«La imagen está integrada en un color franciscano»

Fernando Mayoral, durante el tallado del Cristo, en su taller./H. Franciscana
Fernando Mayoral, durante el tallado del Cristo, en su taller. / H. Franciscana

El escultor Fernando Mayoral repasa lo que ha supuesto crear su primera obra para la Semana Santa de Salamanca

EVA CAÑASSalamanca

Fernando Mayoral suele observar sus obras como uno más, entre la gente, donde hace su propia crítica en base a lo que digan los demás. «Pienso que gustará», relata este escultor a menos de una semana de que salga en procesión la imagen que ha tallado para la noche del Sábado de Pasión, el Cristo de la Humildad de la Hermandad Franciscana.

Mayoral sabe que los ocho hermanos que cargan su obra lo llevarán en una posición inclinada, «que rompe la tradición de un Crucificado, de pies, que se ve por detrás, pero lo he visto en la iglesia, en una prueba y bien». Desde su taller de La Vellés confirma emocionado que será la primera vez que lo vea en la calle, «y pido que no llueva, que tengan la suerte de que haga un día normal para que puedan procesionar». Tras haber tenido la talla durante tantos meses en el taller, confirma que nada tiene que ver la imagen allí que en la iglesia, al culto, «cambia, es como un hijo pequeño que se ha hecho mayor y se marcha de casa, pierdes su propiedad, la propiedad de tus hijos, de tu obra, es distinto». Mayoral añade que «ya no te pertenece, no lleva firma, ya no está señalizada con mi nombre, porque interrumpiría una talla limpia, un cuerpo humano, no hace falta».

En cuanto al momento que refleja el Cristo de la Humildad, su escultor apunta que está vivo, en los últimos momentos, y que se basó en lo que le dijeron desde la hermandad, «yo no había hecho nunca un Cristo vivo, los cinco que tengo todos están muertos, con la cabeza caída, el cuerpo en reposo... y este está queriéndose levantar de la Cruz, tiende a elevarse».
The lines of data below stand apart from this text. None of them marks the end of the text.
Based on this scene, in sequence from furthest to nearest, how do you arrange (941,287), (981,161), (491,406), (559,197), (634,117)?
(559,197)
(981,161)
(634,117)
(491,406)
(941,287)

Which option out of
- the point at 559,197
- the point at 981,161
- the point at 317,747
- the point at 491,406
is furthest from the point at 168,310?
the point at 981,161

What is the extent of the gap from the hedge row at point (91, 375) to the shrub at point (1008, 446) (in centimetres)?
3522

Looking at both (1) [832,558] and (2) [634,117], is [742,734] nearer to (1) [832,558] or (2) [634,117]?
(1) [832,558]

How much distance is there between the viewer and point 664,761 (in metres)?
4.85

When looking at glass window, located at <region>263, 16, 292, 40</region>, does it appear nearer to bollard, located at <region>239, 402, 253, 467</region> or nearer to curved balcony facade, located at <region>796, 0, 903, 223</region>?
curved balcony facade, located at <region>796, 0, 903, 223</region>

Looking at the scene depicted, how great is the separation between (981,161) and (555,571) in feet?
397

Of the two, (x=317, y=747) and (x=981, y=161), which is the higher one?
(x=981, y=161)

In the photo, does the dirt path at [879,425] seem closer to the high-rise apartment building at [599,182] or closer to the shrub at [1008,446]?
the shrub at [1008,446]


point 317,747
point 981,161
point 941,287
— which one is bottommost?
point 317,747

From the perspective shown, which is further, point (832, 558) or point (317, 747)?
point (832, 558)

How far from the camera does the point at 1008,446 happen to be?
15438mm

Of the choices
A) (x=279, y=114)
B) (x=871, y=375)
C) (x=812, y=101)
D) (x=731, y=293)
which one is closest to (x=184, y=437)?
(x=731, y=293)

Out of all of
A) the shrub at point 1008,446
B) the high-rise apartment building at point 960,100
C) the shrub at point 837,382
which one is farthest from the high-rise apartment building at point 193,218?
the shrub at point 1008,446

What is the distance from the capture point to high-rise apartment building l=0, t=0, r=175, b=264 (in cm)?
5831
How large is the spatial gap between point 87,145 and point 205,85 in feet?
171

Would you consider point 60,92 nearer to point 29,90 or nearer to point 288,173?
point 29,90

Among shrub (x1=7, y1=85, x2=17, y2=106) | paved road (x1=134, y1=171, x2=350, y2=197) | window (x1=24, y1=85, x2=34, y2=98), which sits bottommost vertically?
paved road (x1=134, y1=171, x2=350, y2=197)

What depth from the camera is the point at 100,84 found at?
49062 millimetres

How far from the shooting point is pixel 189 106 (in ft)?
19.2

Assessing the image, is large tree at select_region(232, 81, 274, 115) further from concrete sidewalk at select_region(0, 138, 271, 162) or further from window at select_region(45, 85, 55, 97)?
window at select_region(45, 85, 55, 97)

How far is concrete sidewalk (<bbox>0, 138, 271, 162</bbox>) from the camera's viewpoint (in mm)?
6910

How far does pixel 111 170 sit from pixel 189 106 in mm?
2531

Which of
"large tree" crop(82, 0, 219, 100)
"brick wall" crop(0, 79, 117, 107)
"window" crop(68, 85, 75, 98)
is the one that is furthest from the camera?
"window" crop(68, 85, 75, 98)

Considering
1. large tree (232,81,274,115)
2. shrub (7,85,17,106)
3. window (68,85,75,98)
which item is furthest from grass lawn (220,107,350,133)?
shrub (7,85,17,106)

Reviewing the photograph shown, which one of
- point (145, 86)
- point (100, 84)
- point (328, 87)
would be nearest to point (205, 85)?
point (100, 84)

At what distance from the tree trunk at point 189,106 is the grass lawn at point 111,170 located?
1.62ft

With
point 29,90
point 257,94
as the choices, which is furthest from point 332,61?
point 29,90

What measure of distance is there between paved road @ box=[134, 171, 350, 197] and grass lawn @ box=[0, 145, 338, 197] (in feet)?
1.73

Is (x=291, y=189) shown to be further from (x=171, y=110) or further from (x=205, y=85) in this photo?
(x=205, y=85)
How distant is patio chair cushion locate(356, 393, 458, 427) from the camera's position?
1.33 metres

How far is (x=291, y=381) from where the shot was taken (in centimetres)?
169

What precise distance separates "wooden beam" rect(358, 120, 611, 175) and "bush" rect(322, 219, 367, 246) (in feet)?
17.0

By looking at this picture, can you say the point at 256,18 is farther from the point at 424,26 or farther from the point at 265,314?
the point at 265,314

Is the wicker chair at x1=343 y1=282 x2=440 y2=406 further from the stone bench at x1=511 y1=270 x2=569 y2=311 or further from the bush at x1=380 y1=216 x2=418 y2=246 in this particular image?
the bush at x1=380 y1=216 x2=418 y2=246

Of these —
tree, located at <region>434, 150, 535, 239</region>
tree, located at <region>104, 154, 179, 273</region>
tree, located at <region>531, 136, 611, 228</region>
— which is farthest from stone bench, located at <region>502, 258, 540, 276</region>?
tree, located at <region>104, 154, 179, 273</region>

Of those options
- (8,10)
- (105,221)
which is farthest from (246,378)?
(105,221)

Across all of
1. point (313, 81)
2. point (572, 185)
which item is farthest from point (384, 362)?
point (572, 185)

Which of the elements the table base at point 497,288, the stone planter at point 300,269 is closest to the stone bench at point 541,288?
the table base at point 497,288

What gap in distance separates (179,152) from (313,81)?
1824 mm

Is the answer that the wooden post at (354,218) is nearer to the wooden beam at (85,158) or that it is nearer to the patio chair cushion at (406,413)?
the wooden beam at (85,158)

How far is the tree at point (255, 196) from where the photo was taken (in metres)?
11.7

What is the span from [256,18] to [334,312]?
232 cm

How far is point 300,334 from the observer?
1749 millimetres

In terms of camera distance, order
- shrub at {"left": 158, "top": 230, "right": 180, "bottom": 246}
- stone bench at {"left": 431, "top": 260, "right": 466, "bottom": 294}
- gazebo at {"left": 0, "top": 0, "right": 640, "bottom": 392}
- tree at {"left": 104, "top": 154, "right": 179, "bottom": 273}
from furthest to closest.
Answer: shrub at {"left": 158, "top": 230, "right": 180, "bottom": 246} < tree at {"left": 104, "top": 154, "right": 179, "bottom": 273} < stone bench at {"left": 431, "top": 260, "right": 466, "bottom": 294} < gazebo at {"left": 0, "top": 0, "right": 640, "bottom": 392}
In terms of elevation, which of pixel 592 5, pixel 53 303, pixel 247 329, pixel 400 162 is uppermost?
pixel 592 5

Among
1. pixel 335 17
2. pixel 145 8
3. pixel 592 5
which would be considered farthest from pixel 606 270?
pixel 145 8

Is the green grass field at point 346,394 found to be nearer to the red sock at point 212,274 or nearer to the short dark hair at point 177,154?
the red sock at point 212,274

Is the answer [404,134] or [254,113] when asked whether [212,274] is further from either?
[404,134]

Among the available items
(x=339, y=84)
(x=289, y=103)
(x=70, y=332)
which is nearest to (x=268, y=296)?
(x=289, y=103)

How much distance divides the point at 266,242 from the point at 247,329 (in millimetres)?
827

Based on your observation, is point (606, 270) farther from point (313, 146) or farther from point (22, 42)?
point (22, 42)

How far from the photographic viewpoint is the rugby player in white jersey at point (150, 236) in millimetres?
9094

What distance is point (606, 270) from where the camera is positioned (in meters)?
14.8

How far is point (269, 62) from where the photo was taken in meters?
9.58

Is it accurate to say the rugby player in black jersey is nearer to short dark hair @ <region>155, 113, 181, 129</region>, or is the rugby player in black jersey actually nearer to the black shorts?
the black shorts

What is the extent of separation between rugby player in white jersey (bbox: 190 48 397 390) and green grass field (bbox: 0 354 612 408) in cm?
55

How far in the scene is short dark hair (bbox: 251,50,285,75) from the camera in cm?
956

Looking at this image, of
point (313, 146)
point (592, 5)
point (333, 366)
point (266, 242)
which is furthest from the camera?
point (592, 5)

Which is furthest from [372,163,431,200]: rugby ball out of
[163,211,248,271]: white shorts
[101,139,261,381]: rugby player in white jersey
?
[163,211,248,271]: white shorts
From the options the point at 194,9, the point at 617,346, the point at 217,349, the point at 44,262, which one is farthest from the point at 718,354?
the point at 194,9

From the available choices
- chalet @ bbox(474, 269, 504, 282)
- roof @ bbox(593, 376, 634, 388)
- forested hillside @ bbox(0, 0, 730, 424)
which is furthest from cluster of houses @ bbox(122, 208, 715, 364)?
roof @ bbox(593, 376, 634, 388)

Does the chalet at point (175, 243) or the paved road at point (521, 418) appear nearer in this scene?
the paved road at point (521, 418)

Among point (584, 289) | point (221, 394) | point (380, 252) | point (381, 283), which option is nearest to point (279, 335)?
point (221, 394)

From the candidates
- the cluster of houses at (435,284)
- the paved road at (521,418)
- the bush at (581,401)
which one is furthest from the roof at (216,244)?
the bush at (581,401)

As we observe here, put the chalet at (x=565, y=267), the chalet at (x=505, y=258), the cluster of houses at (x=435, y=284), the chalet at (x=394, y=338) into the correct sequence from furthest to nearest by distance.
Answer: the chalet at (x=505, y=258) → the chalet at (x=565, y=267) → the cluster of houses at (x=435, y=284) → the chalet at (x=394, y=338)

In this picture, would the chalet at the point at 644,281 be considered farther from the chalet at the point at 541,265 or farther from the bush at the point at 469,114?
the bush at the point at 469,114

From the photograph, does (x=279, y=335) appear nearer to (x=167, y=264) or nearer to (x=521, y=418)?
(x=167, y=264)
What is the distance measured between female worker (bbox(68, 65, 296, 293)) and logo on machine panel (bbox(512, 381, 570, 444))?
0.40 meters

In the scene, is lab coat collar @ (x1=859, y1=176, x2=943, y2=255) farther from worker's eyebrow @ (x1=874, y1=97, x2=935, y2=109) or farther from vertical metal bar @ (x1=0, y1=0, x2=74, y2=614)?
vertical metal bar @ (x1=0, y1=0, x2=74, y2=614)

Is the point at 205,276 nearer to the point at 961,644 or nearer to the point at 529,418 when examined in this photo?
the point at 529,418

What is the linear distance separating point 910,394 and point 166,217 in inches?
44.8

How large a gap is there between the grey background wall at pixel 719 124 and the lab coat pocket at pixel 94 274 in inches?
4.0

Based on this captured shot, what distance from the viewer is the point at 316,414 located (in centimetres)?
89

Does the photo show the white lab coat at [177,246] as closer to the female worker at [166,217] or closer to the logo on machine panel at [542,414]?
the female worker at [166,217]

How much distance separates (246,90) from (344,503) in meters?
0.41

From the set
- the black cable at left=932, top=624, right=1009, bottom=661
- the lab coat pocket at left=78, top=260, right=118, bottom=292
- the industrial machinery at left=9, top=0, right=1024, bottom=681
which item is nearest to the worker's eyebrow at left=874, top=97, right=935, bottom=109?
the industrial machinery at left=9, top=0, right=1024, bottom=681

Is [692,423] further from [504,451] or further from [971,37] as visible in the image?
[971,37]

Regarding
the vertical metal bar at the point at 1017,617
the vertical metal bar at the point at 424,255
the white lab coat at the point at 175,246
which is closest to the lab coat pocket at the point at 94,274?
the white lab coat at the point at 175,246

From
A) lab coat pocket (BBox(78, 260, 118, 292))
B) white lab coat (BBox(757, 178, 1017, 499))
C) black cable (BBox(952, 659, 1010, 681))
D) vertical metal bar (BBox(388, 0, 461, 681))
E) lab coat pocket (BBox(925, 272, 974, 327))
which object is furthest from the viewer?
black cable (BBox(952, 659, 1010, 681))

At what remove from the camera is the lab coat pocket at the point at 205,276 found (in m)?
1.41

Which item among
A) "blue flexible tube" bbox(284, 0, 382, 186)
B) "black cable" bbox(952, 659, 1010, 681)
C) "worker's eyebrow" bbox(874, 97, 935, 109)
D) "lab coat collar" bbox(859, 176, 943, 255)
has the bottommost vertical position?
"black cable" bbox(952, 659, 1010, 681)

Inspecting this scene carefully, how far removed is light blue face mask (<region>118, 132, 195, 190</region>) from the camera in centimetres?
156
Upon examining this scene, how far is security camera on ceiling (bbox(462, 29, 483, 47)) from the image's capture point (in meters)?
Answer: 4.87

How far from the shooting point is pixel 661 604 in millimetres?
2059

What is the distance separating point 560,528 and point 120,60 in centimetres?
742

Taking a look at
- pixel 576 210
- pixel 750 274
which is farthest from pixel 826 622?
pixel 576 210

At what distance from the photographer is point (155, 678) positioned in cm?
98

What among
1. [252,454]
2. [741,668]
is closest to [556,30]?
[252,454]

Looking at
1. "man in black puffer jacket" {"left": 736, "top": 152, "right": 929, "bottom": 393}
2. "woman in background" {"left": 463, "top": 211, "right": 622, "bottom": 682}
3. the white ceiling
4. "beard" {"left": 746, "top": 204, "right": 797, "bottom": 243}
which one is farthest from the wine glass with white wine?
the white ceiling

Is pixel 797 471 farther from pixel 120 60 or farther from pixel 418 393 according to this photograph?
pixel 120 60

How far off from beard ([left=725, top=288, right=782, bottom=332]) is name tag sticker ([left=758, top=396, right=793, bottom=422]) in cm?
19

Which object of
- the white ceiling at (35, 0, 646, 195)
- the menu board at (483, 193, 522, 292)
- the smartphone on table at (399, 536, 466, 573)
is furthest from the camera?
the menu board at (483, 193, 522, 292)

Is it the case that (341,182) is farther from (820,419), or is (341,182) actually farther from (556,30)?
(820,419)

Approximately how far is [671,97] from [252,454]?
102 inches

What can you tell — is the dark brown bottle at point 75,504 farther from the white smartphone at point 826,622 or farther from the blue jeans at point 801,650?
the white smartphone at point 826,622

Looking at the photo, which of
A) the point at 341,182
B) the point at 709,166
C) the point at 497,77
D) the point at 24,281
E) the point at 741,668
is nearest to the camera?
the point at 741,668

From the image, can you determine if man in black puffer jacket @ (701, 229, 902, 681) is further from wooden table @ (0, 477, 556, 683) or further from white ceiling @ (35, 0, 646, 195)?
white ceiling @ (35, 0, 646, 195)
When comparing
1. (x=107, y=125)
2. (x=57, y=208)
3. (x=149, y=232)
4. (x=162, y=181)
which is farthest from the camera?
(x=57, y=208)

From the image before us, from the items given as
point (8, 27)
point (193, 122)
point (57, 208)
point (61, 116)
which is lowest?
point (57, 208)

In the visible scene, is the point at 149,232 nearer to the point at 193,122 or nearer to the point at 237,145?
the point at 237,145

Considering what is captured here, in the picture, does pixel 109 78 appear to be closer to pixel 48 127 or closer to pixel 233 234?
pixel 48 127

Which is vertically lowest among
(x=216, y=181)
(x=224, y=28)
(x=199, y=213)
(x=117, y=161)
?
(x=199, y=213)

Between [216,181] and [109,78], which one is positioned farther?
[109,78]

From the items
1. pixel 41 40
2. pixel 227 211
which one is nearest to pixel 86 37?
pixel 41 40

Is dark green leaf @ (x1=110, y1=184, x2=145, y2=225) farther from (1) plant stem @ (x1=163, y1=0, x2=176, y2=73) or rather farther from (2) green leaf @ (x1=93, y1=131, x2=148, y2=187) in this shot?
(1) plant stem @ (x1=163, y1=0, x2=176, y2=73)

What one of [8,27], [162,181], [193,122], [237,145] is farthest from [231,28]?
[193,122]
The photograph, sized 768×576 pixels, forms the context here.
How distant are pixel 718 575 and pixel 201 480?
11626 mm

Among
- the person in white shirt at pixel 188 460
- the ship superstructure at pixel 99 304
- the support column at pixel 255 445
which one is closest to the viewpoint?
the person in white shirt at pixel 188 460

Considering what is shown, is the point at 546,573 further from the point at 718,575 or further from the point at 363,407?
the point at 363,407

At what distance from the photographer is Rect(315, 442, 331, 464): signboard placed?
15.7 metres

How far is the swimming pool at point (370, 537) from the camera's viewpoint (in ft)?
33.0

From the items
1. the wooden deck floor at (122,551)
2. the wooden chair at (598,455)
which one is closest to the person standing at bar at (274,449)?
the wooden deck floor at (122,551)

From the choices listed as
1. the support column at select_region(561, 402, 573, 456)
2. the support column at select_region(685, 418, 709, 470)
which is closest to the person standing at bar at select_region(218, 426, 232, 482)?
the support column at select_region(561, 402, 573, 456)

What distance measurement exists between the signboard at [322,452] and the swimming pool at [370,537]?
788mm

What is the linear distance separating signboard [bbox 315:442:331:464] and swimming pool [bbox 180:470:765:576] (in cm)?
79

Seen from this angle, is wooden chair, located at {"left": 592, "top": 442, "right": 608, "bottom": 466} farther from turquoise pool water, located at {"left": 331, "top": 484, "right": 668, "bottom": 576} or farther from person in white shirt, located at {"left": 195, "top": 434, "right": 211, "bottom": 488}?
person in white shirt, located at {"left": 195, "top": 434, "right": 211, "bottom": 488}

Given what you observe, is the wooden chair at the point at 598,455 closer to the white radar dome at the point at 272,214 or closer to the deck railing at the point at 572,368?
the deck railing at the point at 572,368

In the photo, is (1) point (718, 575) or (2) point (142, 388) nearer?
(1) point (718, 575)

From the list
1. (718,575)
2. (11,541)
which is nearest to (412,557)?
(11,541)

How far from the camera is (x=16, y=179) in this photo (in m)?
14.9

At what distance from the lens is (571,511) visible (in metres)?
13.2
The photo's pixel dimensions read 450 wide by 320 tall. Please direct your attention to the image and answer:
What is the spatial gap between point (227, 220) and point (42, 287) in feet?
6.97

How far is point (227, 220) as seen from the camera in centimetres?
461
La pieza está tallada en madera de cedro, que como Mayoral apunta, no le ataca la termita, y siempre se ha utilizado en la imaginería religiosa, «con un sabor amargo, que cuando la tallas la notas». Este escultor hablar sobre este tipo de madera, «fácil de labrar, que no tiene nudos, de un color agradable, muy pura», aunque de todo el proceso reconoce que en este tipo de cuestiones, «siempre luchamos contra el tiempo, no haces una obra sola, al mismo tiempo sueles hacer varias cosas, y una distrae a la otra». Como él mismo calcula, han sido entre seis y siete meses de trabajo, «es un proceso lento». En cuanto a sus fases, de la maqueta a escala reducida pasó al barro y su modelado, después al proceso de vaciado, de reproducción, para hacerlo en resina o escayola, «una materia más definitiva antes de pasar a la talla en madera», que como adelanta, se hace por sistema de puntos, «porque hoy en día hay máquinas copiadoras que reproducen lo que tu has hecho de una manera bastante exacta, y evita un trabajo duro, de desgaste».

Y después, a base de gubia se acercó cada vez más a la forma, «sin pasarse porque hay un punto que sabes que hasta aquí has llegado, y si te convence lo dejas, no sabes la causa, es una intuición, ya no necesita más». Mayoral dice de su obra que es sobria de color, «no hay abuso de anécdotas populistas, de poner sangre, lágrimas, o cosas más reales... está integrado en un color franciscano, un marrón oscuro, las encarnaciones no son brillantes, son muy mates, muy sólidas, que aunque aparentemente sin matices, sí existen, ya lo verá el pueblo».